* [Segmento di testo]:
La famiglia di Christian D’Alessandro ha sentito il bisogno di ringraziare il Ministero degli Affari Esteri e la rappresentanza diplomatica in Russia, che si sono impegnati per aiutarli. Soddisfazione anche per Giuseppe Onufrio, direttore esecutivo di Greenpeace Italia, in seguito anche al fatto che sono 6 in tutti gli ambientalisti rilasciati. Onufrio si è detto contento e nutre speranza che la stessa sorte positiva possa toccare anche agli altri attivisti che sono ancora in carcere. Le sue parole sono state: “Ora aspettiamo che tutti gli attivisti, incluso l’australiano a cui la libertà su cauzione è stata negata, escano dal carcere. Siamo sollevati, ma non stiamo festeggiando: sono tutti ancora accusati di vandalismo, un crimine molto serio che non hanno commesso, e rischiano anni di carcere. Gli Arctic30 saranno liberi quando cadranno le accuse ingiuste anche l’ultimo di loro sarà tornato a casa dalla propria famiglia”.
Anche altri attivisti sono stati rilasciati dietro il pagamento di una cauzione, tra cui l’argentina Camila Speziale e il canadese Paul Douglas Ruzycki. Il presidente della commissione Ambiente, Territorio e Lavori pubblici della Camera, Ermete Realacci, ha commentato la decisione di San Pietroburgo, dichiarando che si tratta di un passo importante, al quale si è arrivati anche grazie all’impegno del ministro degli Esteri, Emma Bonino. Gli attivisti rilasciati su cauzione avranno la possibilità di ritornare a casa, in attesa del processo. La legge, comunque, li obbliga a ritornare in Russia, se saranno convocati dagli investigatori.

[Record di un dataset]
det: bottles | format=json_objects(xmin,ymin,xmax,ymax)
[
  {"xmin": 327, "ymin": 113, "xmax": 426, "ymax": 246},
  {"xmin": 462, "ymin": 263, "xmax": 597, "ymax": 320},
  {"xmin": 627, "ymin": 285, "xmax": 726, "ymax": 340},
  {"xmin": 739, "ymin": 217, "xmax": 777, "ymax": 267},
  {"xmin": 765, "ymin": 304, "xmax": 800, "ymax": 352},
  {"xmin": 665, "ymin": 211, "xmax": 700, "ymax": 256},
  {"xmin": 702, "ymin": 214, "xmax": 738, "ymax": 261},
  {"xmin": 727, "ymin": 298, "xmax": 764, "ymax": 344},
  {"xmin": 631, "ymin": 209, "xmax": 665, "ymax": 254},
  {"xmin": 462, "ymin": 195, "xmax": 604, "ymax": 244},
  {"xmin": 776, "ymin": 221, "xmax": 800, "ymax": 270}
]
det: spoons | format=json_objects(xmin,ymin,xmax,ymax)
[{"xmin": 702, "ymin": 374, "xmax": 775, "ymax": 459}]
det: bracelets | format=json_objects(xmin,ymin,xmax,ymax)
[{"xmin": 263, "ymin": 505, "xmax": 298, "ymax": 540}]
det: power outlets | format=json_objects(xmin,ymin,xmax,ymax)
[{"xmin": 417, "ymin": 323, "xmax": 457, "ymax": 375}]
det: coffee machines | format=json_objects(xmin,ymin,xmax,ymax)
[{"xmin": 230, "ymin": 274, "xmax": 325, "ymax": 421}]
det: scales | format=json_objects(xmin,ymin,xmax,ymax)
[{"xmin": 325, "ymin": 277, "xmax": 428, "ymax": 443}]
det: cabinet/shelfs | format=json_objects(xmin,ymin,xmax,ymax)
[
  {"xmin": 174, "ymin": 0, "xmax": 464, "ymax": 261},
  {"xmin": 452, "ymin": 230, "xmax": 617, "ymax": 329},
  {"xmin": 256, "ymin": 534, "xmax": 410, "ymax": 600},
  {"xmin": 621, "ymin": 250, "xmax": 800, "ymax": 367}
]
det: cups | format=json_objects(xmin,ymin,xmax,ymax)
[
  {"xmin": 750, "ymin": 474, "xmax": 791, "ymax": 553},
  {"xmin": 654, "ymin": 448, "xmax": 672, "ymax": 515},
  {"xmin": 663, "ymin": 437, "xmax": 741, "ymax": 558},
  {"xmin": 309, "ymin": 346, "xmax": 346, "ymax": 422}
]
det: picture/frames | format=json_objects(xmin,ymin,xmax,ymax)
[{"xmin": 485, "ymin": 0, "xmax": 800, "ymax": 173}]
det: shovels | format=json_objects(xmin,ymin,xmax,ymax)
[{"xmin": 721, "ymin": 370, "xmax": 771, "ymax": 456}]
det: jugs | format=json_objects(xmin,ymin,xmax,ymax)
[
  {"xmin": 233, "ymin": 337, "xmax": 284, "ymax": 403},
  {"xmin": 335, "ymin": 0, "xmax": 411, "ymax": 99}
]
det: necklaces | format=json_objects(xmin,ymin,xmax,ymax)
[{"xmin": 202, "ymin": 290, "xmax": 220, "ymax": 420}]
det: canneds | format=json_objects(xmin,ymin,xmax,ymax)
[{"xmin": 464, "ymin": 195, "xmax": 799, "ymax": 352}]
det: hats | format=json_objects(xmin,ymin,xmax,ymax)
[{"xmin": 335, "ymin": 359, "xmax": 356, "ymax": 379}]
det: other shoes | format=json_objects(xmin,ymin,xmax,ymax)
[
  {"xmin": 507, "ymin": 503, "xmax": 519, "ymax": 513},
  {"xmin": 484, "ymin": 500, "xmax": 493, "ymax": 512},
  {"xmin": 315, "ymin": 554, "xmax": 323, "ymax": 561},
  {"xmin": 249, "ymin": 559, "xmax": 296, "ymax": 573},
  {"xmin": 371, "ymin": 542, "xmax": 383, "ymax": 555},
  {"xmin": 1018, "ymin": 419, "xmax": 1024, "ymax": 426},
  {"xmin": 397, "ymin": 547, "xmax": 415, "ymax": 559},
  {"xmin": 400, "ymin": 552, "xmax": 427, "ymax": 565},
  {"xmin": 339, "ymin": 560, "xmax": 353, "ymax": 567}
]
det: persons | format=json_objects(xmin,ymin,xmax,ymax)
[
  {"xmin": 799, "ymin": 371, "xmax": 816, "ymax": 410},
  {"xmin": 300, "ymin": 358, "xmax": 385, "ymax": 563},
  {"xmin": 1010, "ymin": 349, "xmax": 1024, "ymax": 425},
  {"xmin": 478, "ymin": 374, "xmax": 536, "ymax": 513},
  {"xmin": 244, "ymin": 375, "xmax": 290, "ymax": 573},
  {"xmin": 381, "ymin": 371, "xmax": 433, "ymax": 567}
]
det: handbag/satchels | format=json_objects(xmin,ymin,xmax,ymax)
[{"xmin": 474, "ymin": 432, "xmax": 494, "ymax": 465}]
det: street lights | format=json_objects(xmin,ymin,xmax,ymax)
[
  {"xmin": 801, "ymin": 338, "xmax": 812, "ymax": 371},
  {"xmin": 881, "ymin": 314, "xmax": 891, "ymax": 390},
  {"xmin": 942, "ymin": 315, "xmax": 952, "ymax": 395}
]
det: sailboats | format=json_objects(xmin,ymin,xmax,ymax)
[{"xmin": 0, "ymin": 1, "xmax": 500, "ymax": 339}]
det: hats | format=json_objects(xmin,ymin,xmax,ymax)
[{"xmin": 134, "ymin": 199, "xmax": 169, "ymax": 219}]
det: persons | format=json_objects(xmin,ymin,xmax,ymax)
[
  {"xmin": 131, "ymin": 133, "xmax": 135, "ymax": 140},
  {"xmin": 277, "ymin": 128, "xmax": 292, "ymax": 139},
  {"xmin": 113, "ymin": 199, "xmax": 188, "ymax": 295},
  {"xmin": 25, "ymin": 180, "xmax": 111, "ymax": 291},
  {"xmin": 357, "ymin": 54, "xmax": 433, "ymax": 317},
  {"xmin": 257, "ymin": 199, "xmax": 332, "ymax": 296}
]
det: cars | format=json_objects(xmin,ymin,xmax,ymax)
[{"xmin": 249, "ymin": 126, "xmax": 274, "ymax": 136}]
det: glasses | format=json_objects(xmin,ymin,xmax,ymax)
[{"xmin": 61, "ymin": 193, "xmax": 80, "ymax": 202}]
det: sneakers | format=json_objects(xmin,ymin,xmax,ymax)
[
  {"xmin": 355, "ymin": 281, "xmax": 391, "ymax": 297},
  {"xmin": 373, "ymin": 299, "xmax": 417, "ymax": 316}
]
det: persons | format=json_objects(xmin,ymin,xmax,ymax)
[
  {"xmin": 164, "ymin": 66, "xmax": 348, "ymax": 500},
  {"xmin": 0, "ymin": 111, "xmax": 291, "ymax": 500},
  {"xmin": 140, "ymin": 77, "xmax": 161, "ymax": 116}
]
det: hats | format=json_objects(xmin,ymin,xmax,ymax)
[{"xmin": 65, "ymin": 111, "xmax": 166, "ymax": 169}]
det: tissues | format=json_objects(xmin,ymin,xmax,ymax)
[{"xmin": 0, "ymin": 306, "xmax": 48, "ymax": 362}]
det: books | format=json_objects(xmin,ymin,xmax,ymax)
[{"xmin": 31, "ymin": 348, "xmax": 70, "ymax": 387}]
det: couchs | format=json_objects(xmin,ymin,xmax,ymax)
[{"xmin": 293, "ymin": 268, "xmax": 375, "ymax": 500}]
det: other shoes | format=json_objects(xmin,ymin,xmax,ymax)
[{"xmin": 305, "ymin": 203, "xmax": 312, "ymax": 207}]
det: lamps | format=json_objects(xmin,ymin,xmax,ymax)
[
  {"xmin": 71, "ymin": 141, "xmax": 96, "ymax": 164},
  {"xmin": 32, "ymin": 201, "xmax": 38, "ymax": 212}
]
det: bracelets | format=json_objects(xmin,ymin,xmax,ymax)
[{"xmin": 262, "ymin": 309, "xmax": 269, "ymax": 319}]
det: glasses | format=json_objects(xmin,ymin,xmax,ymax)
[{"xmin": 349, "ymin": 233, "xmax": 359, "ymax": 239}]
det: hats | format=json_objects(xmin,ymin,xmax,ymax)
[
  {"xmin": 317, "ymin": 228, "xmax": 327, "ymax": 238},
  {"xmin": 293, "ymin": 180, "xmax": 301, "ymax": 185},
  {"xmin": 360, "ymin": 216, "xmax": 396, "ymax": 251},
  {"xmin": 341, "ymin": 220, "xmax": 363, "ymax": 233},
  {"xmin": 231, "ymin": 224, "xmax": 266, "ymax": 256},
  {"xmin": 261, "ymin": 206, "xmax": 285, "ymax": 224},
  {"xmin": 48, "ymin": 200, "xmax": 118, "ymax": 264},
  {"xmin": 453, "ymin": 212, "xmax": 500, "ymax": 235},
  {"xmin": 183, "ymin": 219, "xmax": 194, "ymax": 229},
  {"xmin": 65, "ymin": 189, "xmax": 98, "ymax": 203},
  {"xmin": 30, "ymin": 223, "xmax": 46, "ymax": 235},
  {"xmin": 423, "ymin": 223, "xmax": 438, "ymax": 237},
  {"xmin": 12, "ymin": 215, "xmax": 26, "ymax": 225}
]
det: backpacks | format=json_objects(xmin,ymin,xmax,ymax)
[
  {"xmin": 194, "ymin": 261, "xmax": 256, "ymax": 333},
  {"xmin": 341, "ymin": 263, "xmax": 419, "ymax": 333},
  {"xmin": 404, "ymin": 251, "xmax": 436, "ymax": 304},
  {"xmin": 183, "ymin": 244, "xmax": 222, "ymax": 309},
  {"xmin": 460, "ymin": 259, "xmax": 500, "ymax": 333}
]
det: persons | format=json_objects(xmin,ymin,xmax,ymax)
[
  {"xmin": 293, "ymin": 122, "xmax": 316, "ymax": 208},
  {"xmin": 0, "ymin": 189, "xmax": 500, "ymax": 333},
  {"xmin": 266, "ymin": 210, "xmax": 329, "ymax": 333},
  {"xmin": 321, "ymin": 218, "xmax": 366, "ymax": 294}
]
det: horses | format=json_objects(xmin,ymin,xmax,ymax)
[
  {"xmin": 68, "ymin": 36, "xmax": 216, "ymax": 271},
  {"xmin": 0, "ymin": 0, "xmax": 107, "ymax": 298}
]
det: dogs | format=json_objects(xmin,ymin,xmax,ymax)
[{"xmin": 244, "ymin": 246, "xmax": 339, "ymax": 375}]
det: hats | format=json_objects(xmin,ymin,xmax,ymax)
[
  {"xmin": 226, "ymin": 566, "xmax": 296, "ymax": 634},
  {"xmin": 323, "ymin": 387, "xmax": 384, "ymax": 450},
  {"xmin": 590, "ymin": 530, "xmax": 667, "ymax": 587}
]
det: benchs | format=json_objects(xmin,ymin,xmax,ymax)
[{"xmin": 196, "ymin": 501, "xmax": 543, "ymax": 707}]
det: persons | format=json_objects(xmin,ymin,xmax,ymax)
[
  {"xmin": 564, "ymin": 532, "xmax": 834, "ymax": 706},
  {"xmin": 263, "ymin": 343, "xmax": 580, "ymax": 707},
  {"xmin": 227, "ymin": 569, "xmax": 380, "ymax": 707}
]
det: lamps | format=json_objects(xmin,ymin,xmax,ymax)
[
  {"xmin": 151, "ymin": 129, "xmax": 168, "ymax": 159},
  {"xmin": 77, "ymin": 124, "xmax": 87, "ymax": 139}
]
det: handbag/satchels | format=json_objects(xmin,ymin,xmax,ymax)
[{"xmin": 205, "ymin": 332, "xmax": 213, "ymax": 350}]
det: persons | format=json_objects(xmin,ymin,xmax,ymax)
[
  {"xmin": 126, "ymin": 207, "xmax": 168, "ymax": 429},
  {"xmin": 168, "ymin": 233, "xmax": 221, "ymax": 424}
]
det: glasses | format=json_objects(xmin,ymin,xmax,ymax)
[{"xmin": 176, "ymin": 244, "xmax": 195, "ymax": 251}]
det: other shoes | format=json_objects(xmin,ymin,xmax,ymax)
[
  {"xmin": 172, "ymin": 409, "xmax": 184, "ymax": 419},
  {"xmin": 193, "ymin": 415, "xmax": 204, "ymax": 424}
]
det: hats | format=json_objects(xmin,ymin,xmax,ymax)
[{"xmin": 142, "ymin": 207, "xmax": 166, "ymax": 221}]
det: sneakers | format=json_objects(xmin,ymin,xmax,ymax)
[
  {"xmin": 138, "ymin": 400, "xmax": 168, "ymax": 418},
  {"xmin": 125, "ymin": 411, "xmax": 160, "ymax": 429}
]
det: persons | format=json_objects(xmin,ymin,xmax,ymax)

* [Compito breve 1]: Indica se ciascuna affermazione concorda con il testo sugli attivisti di Greenpeace, rispondendo sì o no e citando alla lettera le parole decisive: (a) Onufrio afferma che gli ambientalisti stanno festeggiando; (b) all'attivista australiano è stata negata la libertà su cauzione; (c) gli attivisti rilasciati devono tornare in Russia se convocati dagli investigatori.
* [Compito breve 2]: Fornisci il seguito del testo sugli attivisti di Greenpeace, partendo subito dopo la sua ultima frase.
Il materiale non ha nulla a che vedere con il testo sugli attivisti di Greenpeace.

* [Risultato atteso 1]:
(a) No: «Siamo sollevati, ma non stiamo festeggiando»
(b) Sì: «incluso l’australiano a cui la libertà su cauzione è stata negata»
(c) Sì: «La legge, comunque, li obbliga a ritornare in Russia, se saranno convocati dagli investigatori.»

* [Risultato atteso 2]:
Gli attivisti erano stati trasferiti in una prigione di San Pietroburgo. A riferire del trasferimento è stata la stessa organizzazione ambientalista, che ha spiegato di aver appreso il tutto da fonti diplomatiche. A quanto pare i legali di Greenpeace non sanno come mai sia stato deciso il trasferimento. Rimangono, comunque, infondate per l’associazione le accuse che sono state rivolte ai suoi membri. Ecco perché ci si sta muovendo con varie iniziative, per intervenire presso le autorità governative russe, in modo che si possa facilitare la liberazione degli ambientalisti. Questi ultimi avevano soltanto intenzione di manifestare in maniera pacifica, per cui non si riesce a capire fino in fondo di quale reato possano essersi macchiati. Proprio per questo su Avaaz è stata lanciata una petizione globale, che è rivolta ai capi di Stato. In particolare si chiede l’intervento dell’India, del Brasile, del Sudafrica e dell’Unione Europea. I Governi sono chiamati a far sentire la loro voce, per consentire un’unione di intenti volta ad ottenere un riscontro sul piano concreto.
In tutto il mondo si fanno sentire le proteste per una situazione sempre più rischiosa. In particolare a Parigi due militanti ambientalisti sono saliti sulla Tour Eiffel, nell’orario in cui la struttura non è aperta al pubblico, e hanno esposto degli striscioni per chiedere la liberazione dei prigionieri. In tutto questo, d’altronde, non si può non tenere conto del fatto che il Governo russo sembra essere deciso a fare sul serio, ponendo anche sul capo degli attivisti un cambio di accusa, che per molti versi lascia aperte diverse possibilità, accompagnate da delle esplicite incertezze.

Gli attivisti arrestati non sono più accusati di pirateria, ma su di loro cade l’accusa di teppismo. Il cambiamento di reato, per il quale sono accusati, dovrebbe portare anche ad una pena differente, visto che in Russia per il reato di teppismo sono previsti al massimo 5 anni di reclusione. Soltanto nel caso in cui gli atti di vandalismo risultino di gruppo e premeditati, la pena potrebbe essere prolungata di 2 anni.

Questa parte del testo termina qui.